In order to test the possible intracellular binding of full-length mPC1 with integrins and the dependence of this plausible interaction on the RGD sequence, we selected alpha 5beta 1, because it binds preferentially RRGDL sequences as compared with alpha vbeta 3 (35). AtT20 cells were triply infected with vv:alpha 5, vv:beta 1, and the vaccinia recombinants of either mPC1-RGD, mPC1-RGE, mPC1-Delta C, mPC2-RGD, or mPC2-RGE, in the presence or absence of brefeldin A (BFA).

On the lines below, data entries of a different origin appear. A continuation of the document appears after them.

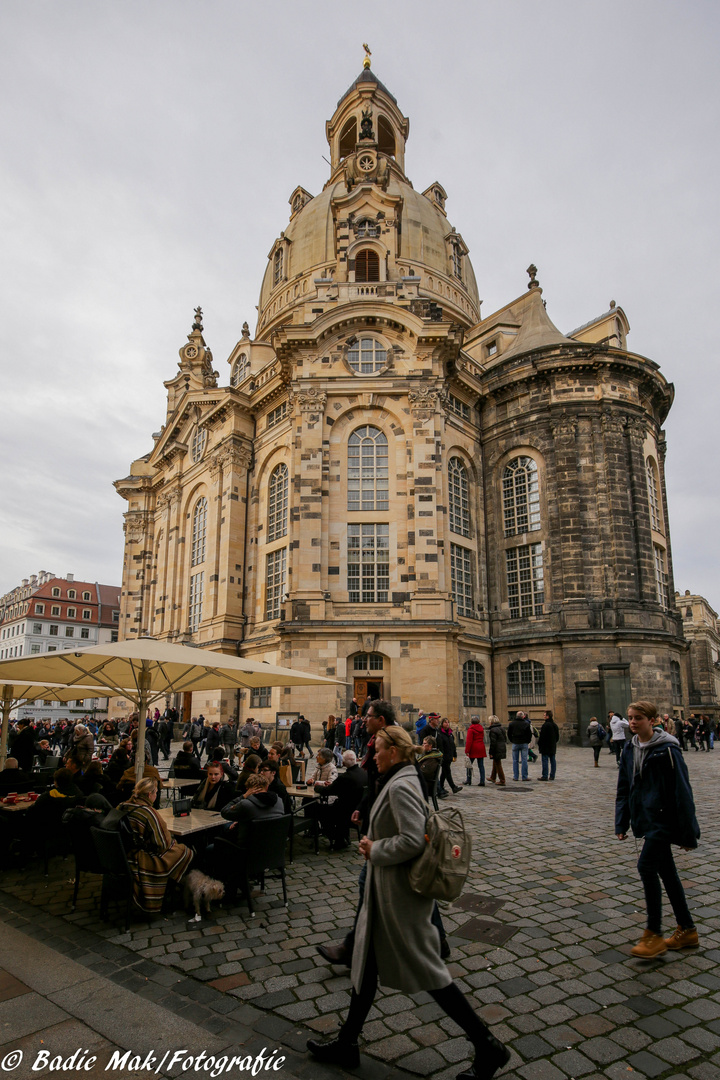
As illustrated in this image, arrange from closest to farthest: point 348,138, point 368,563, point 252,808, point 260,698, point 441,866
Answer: point 441,866, point 252,808, point 368,563, point 260,698, point 348,138

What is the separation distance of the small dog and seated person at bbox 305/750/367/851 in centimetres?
275

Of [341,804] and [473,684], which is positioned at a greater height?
[473,684]

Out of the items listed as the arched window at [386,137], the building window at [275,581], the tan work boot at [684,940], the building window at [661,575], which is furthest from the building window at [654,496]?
the arched window at [386,137]

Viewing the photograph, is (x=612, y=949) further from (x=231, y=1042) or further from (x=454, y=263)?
(x=454, y=263)

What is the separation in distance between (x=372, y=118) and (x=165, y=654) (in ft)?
172

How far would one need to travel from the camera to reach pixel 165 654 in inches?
340

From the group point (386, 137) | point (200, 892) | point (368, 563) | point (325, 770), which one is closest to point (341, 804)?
point (325, 770)

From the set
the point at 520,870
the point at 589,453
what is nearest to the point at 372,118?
the point at 589,453

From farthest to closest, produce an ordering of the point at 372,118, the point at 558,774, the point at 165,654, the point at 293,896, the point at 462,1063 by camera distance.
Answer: the point at 372,118 → the point at 558,774 → the point at 165,654 → the point at 293,896 → the point at 462,1063

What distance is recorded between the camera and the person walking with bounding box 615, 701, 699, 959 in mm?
4996

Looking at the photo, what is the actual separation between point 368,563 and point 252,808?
69.4ft

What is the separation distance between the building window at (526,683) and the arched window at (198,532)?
59.9ft

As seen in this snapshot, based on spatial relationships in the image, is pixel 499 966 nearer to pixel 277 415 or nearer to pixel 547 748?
pixel 547 748

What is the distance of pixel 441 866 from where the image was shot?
3.38 meters
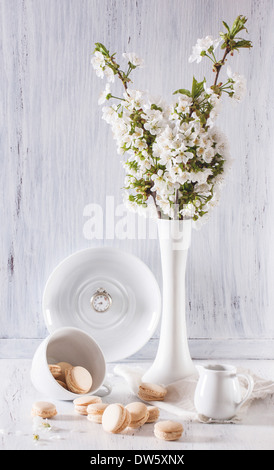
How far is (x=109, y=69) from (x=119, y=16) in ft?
1.04

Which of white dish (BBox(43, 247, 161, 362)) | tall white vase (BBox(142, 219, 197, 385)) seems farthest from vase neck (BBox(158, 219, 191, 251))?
white dish (BBox(43, 247, 161, 362))

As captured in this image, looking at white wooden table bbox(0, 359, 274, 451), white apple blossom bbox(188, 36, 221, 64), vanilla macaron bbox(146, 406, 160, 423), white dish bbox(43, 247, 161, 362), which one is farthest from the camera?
white dish bbox(43, 247, 161, 362)

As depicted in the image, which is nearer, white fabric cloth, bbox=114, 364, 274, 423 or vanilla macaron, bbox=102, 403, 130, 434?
vanilla macaron, bbox=102, 403, 130, 434

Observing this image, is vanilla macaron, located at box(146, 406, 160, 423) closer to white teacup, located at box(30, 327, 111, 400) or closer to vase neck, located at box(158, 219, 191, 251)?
white teacup, located at box(30, 327, 111, 400)

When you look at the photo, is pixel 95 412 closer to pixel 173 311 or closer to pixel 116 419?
pixel 116 419

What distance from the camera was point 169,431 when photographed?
100 cm

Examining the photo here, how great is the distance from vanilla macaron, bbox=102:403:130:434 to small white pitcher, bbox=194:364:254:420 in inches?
5.9

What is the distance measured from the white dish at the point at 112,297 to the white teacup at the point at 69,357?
0.19m

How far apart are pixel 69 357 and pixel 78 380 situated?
0.40 feet

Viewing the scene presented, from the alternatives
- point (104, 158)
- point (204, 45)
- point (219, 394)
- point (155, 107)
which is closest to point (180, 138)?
point (155, 107)

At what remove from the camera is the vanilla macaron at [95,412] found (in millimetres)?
1088

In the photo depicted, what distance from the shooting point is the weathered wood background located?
148 centimetres

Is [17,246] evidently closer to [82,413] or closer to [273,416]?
[82,413]

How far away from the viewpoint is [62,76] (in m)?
1.50
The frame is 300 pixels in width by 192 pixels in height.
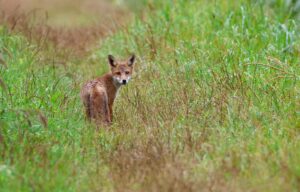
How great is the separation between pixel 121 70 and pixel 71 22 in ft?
28.2

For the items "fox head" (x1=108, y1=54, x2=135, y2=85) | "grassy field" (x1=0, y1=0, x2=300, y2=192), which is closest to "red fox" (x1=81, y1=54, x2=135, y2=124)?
"fox head" (x1=108, y1=54, x2=135, y2=85)

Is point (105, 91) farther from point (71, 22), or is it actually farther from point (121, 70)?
point (71, 22)

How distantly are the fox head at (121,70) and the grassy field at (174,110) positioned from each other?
0.80ft

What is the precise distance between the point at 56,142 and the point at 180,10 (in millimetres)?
6276

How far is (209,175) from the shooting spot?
715 cm

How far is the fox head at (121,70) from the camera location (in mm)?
10430

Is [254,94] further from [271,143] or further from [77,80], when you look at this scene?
[77,80]

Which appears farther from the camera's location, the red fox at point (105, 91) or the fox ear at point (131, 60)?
the fox ear at point (131, 60)

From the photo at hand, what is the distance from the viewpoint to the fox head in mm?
10430

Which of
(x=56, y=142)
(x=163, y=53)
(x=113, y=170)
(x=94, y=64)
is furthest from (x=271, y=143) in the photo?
(x=94, y=64)

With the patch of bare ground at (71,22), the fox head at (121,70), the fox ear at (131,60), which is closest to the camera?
the fox head at (121,70)

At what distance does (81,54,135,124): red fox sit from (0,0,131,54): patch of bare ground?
Answer: 272cm

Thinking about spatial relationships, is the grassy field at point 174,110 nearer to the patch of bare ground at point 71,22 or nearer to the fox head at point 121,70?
the fox head at point 121,70

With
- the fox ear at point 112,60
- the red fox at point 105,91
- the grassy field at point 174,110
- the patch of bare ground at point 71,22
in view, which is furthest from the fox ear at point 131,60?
the patch of bare ground at point 71,22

The fungal metabolite BFA is known to disassemble the Golgi complex and produce fusion of the cis-, medial-, and trans-Golgi (but not the TGN) with the ER (37). We first assessed the levels of intracellular expression of each protein by Western blots and did not observe significant differences between each infection (Fig. 7). Notice that either in the presence or absence of BFA more than 50% of proPC1 is converted into PC1 and that in the case of the RGE mutant it remains mostly as proPC1-RGE. In contrast, and in accordance with the known slower proPC2 to PC2 conversion late along the secretory pathway (20), we observed a preponderance of proPC2 in the cells with a minor fraction being converted into PC2 (66 kDa) only in the absence of BFA. The production of the 71-kDa proPC2, in which the prosegment is cleaved at an internal site, has been previously reported (20, 21).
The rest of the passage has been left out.